In 30 anni di attività, Elio Collovà ha gestito molte aziende confiscate ai clan. Oggi ricostruisce quell'esperienza in un volume sui i limiti della normativa che spesso lascia fallire aziende potenzialmente sane se riportate nella legalità
“Ci sono varie criticità a livello normativo” spiega Collovà a ilfattoquotidiano.it, “una su tutte la mancata tutela dei terzi: dopo la confisca infatti vengono sospesi i pagamenti verso i creditori dell’azienda, con grave danno per la salute dell’economia”. Il problema principale, secondo l’amministratore giudiziario, è nella natura liquidatoria delle leggi che regolano la gestione dei beni: dopo la confisca in pratica lo Stato punta a svuotare le aziende confiscate ai boss. “Questo perché lo Stato rinuncia a priori a fare impresa e l’attività dell’amministratore giudiziario viene paragonata a quello del curatore fallimentare: invece l’attività giudiziaria dovrebbe continuare ad amministrare i beni, per garantire se non altro l’economia, restituendo alla collettività quanto sottratto dalle mafie, che era poi l’intento originario”.

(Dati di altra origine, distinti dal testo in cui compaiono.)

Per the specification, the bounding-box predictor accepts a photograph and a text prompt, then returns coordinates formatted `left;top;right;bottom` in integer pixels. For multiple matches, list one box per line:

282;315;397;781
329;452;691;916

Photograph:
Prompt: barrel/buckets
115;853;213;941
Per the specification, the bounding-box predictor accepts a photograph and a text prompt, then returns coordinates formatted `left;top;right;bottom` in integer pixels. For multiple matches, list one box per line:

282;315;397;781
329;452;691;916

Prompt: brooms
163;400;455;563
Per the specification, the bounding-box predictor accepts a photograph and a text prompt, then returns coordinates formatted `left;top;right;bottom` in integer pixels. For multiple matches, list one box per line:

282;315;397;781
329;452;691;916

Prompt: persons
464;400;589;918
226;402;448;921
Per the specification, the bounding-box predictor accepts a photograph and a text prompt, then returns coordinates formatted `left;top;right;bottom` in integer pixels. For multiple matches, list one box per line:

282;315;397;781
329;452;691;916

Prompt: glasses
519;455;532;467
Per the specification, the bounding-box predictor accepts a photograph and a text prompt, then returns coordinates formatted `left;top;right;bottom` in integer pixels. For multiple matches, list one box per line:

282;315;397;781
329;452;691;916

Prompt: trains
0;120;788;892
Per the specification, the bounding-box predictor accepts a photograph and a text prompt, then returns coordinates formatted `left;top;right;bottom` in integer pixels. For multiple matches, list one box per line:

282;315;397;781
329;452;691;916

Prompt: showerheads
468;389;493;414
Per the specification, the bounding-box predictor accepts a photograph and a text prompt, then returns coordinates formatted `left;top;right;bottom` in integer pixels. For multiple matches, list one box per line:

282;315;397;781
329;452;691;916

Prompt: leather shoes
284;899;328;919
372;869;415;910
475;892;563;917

“Con la mafia si lavora, con lo Stato no” gridavano negli anni 80 gli operai delle prime aziende confiscate ai boss: oggi, a sentire Collovà, la situazione non è poi tanto diversa. “È più o meno la stessa frase che mi è stata rivolta da un sindacalista appena due anni fa, quando ero stato nominato amministratore di una sala Bingo confiscata al boss Lo Piccolo”. Il commercialista fa una distinzione netta sulla natura delle aziende confiscate: da una parte ci sono quelle che non potrebbero stare sul mercato senza l’utilizzo di mezzi illegali. “Penso per esempio alla Central Gas che emetteva assegni post datati di due miliardi e mezzo, alla Calcestruzzi Mazzara del boss Mariano Agate o alla stessa Sala Bingo che fungeva soprattutto da lavatrice di denaro sporco: ovviamente dopo la confisca sono scomparse le persone che venivano a giocare ventimila euro in contanti tutti i giorni”.

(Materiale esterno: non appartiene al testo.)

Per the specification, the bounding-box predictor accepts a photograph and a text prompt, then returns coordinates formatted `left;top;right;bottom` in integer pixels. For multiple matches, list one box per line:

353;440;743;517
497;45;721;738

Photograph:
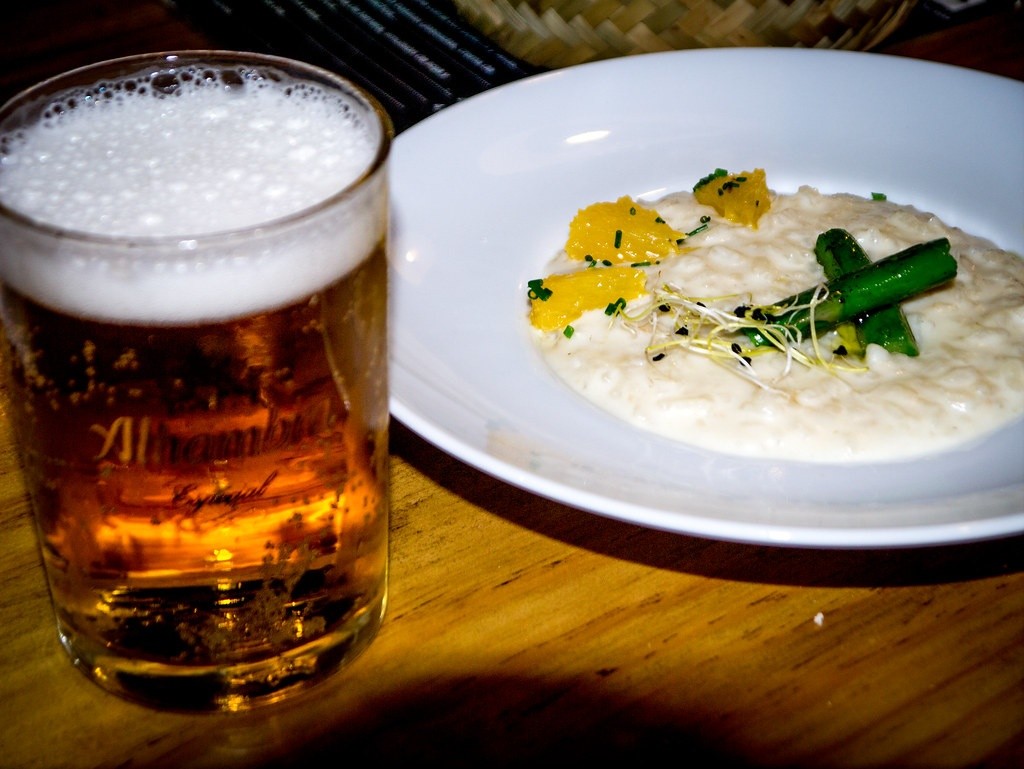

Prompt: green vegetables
742;227;960;359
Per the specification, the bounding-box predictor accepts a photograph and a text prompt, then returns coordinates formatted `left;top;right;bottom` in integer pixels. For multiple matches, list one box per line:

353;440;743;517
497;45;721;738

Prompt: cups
1;48;397;716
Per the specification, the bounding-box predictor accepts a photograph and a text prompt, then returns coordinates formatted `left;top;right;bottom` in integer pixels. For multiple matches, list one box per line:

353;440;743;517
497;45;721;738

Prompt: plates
386;45;1024;548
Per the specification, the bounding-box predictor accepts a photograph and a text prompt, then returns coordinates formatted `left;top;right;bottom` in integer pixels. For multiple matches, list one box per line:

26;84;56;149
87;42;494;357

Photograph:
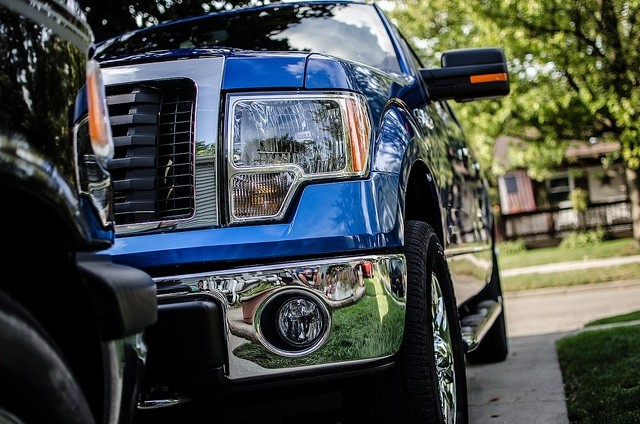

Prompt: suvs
94;0;508;424
0;0;156;423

Dall’altra però ci sono anche le aziende che potrebbero continuare a produrre ricchezza. “È il caso delle aziende confiscate all’imprenditore Pietro Di Vincenzo: quando sono entrato nel 2006 mi sono ritrovato i dipendenti contro perché vedevano nell’amministratore giudiziario colui che avrebbe fatto scomparire l’azienda. Poi hanno capito che l’azienda, riportata nella legalità avrebbe continuato a lavorare: e in effetti potrebbero esserci enormi potenzialità di sviluppo, potenzialità che però non potranno essere sfruttate”. Il motivo è tutto da ricercare sul piano legislativo. “Paradossalmente – continua il professionista – era meglio con la vecchia legge, mentre oggi le norme non sono adeguate. Prendiamo l’Agenzia nazionale per i beni confiscati: poteva essere un’intuizione meravigliosa, se solo fosse stata strutturata secondo quelli che erano gli scopi iniziali, con norme adeguate su destinazione dei beni. Invece oggi l’agenzia non ha personale proprio, ma solo dipendenti distaccati da altri dipartimenti che quindi cambiano continuamente”.
Negli ultimi dieci anni sono state diverse sono state le commissioni parlamentari che hanno preso in esame la materia della confisca. “I provvedimenti che creano strumenti efficaci però sono ben pochi: questo perché non vengono mai ascoltate le voci degli amministratori giudiziari che sono quelli che lavorano in prima linea”. Il bilancio tracciato dal libro di Collovà alla fine è grigio: “Non c’è la volontà politica di creare le risorse per combattere finanziariamente Cosa Nostra: se su dieci aziende confiscate, nove falliscono, che segnale lancia lo Stato?”